■ **TASK DIRECTIONS**:
Can you change "nearest" to "closest" throughout the records below and write the lines out again with nothing else altered?

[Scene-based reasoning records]
## START

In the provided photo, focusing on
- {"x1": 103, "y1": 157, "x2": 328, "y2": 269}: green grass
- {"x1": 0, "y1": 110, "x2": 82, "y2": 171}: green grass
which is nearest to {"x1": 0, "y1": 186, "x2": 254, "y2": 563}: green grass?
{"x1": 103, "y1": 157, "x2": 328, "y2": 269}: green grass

## END

■ **REPLY TO THE TASK**:
In the provided photo, focusing on
- {"x1": 103, "y1": 157, "x2": 328, "y2": 269}: green grass
- {"x1": 0, "y1": 110, "x2": 82, "y2": 171}: green grass
which is closest to {"x1": 0, "y1": 186, "x2": 254, "y2": 563}: green grass?
{"x1": 103, "y1": 157, "x2": 328, "y2": 269}: green grass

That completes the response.